Vandaag is het 31 maart en dag 23 van de veertigdagentijd. Soms lijkt de ondergang nabij, de ondergang van een mens, een volk, een cultuur, een wereld… Ria, betrokken bij LPB Media, vertelt over de slotverzen van 2 Kronieken 36, de verzen 14-23.
Culturen ontstaan, en komen tot bloei. Maar ze bloeien ook weer uit en gaan ten onder.

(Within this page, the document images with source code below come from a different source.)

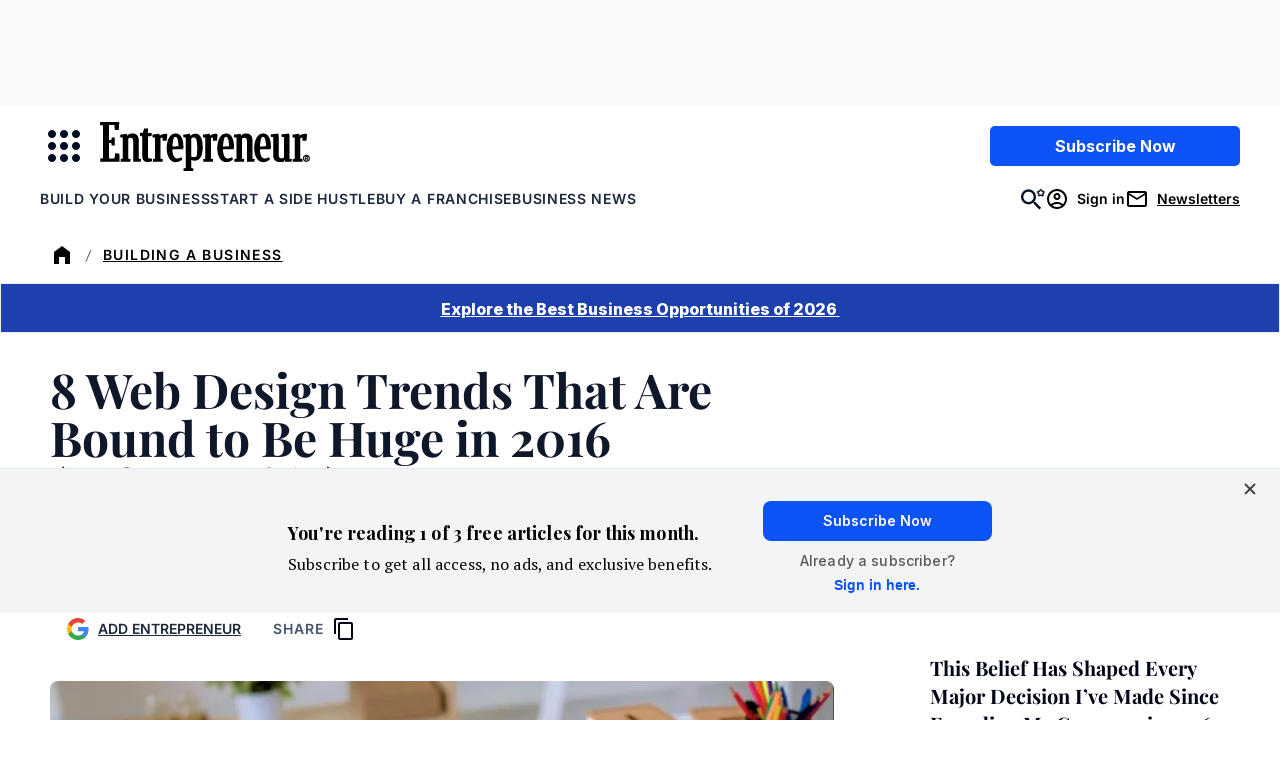

--- FILE ---
content_type: text/html;charset=UTF-8
request_url: https://buy.tinypass.com/checkout/offer/getFraudPreventionConfig?aid=3CgcRbFCpu
body_size: -143
content:
{"models":{"config":{"aid":"3CgcRbFCpu","enabled":false,"captcha3SiteKey":null}},"routes":{},"errors":[]}

--- FILE ---
content_type: text/javascript;charset=utf-8
request_url: https://p1cluster.cxense.com/p1.js
body_size: 100
content:
cX.library.onP1('30ttfhc0ktbkp33kjk5dtbt106');


--- FILE ---
content_type: text/javascript;charset=utf-8
request_url: https://id.cxense.com/public/user/id?json=%7B%22identities%22%3A%5B%7B%22type%22%3A%22ckp%22%2C%22id%22%3A%22mkqip5bvu74auild%22%7D%2C%7B%22type%22%3A%22lst%22%2C%22id%22%3A%2230ttfhc0ktbkp33kjk5dtbt106%22%7D%2C%7B%22type%22%3A%22cst%22%2C%22id%22%3A%2230ttfhc0ktbkp33kjk5dtbt106%22%7D%5D%7D&callback=cXJsonpCB2
body_size: 208
content:
/**/
cXJsonpCB2({"httpStatus":200,"response":{"userId":"cx:1gumty840nnqr14afl8pawv6mg:2at2eesy48y04","newUser":false}})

Opgaan, blinken en verzinken. In de laatste hoofdstukken van Kronieken beschrijft de auteur de ondergang van een cultuur. Je ziet het al lang van tevoren aankomen. Er zijn boodschappers die waarschuwen: Doe het anders, gooi het roer om! Maar het einde lijkt onafwendbaar. De politieke wil om te veranderen ontbreekt. Hier en daar zijn er mensen die God en zijn wetten willen hooghouden, die in de vreugde van de Heer hun kracht zoeken. Maar de samenleving als geheel dendert een andere kant op. Israël verzwakt zozeer dat de Babyloniërs het land zonder veel moeite innemen. We lezen vanaf vers 19:
“Ze staken de tempel van God in brand en haalden de stadsmuur van Jeruzalem neer. Ook alle paleizen werden in de as gelegd en alles van waarde werd vernietigd. De mensen die aan het zwaard ontkomen waren, werden als ballingen naar Babylonië meegevoerd, waar ze de koning en zijn nakomelingen als slaven dienden … totdat….”

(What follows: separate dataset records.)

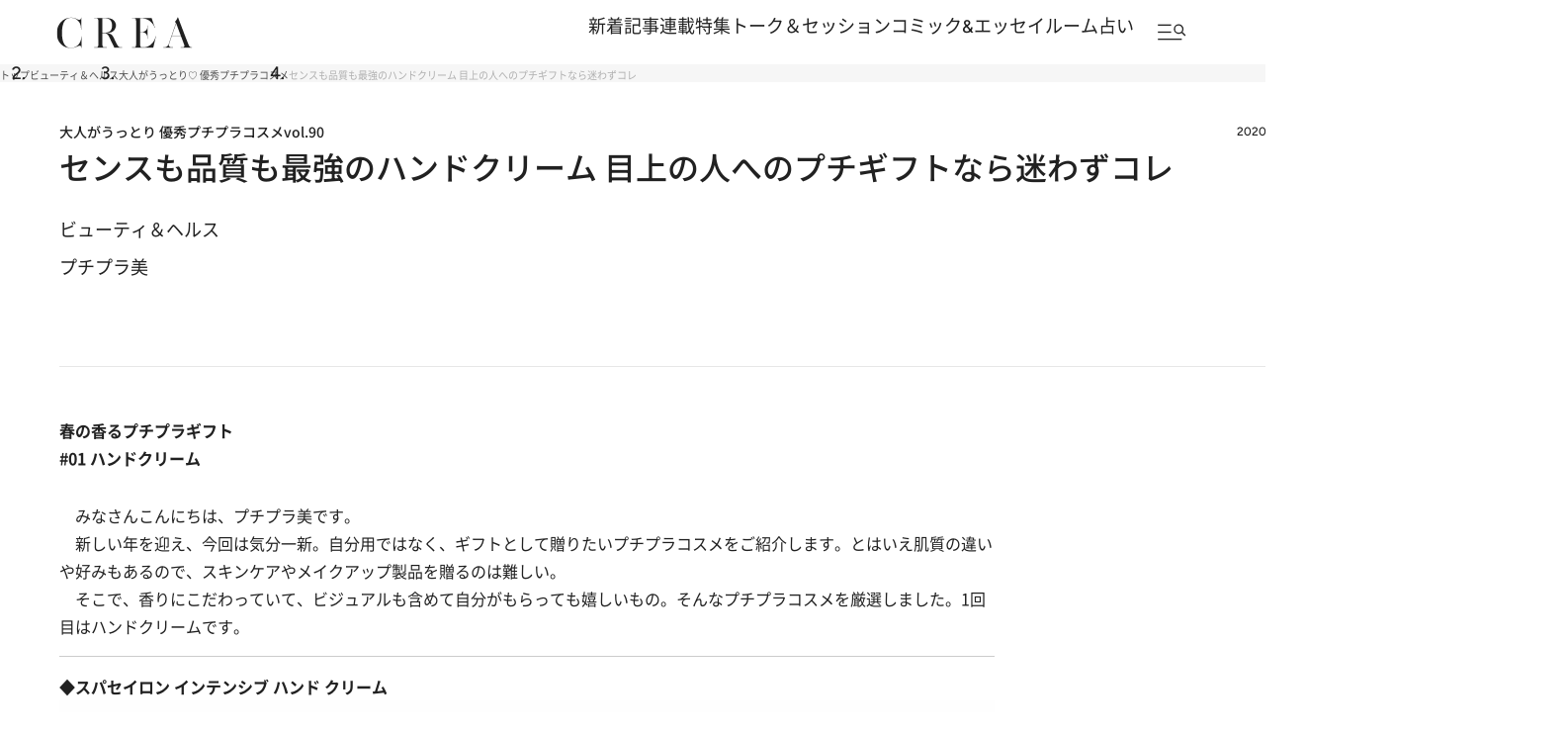

--- FILE ---
content_type: text/html; charset=utf-8
request_url: https://www.google.com/recaptcha/api2/aframe
body_size: 187
content:
<!DOCTYPE HTML><html><head><meta http-equiv="content-type" content="text/html; charset=UTF-8"></head><body><script nonce="1K9a_XDqJwjQJIQyjw8WUw">/** Anti-fraud and anti-abuse applications only. See google.com/recaptcha */ try{var clients={'sodar':'https://pagead2.googlesyndication.com/pagead/sodar?'};window.addEventListener("message",function(a){try{if(a.source===window.parent){var b=JSON.parse(a.data);var c=clients[b['id']];if(c){var d=document.createElement('img');d.src=c+b['params']+'&rc='+(localStorage.getItem("rc::a")?sessionStorage.getItem("rc::b"):"");window.document.body.appendChild(d);sessionStorage.setItem("rc::e",parseInt(sessionStorage.getItem("rc::e")||0)+1);localStorage.setItem("rc::h",'1769325431779');}}}catch(b){}});window.parent.postMessage("_grecaptcha_ready", "*");}catch(b){}</script></body></html>

--- FILE ---
content_type: application/javascript; charset=utf-8
request_url: https://fundingchoicesmessages.google.com/f/AGSKWxXgARswPXJW4Tyba3A5j1OgyiLSfsU8-kF5_JUyljKT0-6ARhyAfkkrlN6yn6uSPQMJCdNrEIieuUIBAtcF70qSha6Z8uNxCP5-RRTrRSWCQ8TZzDlfCyunEI253GLBuwtFCvVJO68yAbYe_dvSviVBz5Rk8Nc4_WMdRLX67zez8mfkfJLlfKyORgSc/_.ke/ads//getvideoad._590x105./img-ads./sidebar_ad_
body_size: -1289
content:
window['ecc72bd4-9c84-47fc-adec-1747d526ea49'] = true;

--- FILE ---
content_type: application/javascript
request_url: https://crea.bunshun.jp/op/analytics.js?domain=bunshun.jp
body_size: -80
content:
var ISMLIB=ISMLIB||{};ISMLIB.ismuc='831e673c-2c79-4b35-bca6-6dbc15a2d3b4'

Soms zijn het de kleine woorden die de meeste hoop bevatten: “Totdat alle niet in acht genomen sabbatsjaren vergoed waren”. Tussen de ondergang en dat “totdat” liggen wel 70 jaar. 70 jaren lang is er niets te beleven in Israël. Een mensenleven lang ligt het land braak.
Israël is weggevaagd. Maar het land blijft bestaan in het hart van God. Het is nooit uit zijn gedachten.
Gods volk verkeert in ballingschap … totdat het Babylonische rijk in handen valt van de Perzen.
En dan gaat God iets doen:
Hij zette de koning ertoe aan om in zijn hele koninkrijk mondeling en ook schriftelijk het volgende besluit bekend te laten maken:
‘Dit zegt Cyrus, de koning van Perzië: Alle koninkrijken van de aarde heeft de HEER, de God van de hemel, mij gegeven. Hij heeft mij opgedragen om voor Hem een tempel te bouwen in Jeruzalem, een stad in Juda. Laten al diegenen onder u die tot zijn volk behoren, zich verzekerd weten van de hulp van de HEER, hun God, en daarheen gaan.
God heeft nóg een plan met Israël. Eens zal een jonge vrouw met haar man de tempel bezoeken om haar heilig kind aan de Heer op te dragen. Eens zullen in Judea kinderen door een Joodse rabbi gezegend worden. Eens zal de Zoon van God in Jeruzalem sterven aan een kruis, tot heil van de wereld. Eens zal onze Heer Jezus Christus daar opstaan uit de dood. Eens zal het evangelie vanuit Jeruzalem over de hele wereld verkondigd worden.
Soms lijkt de ondergang nabij, de ondergang van een mens, een volk, een cultuur, een wereld. Maar laten we nooit te klein denken van het hart van God. Hij bewaart het goede. De toekomst is in zijn hand.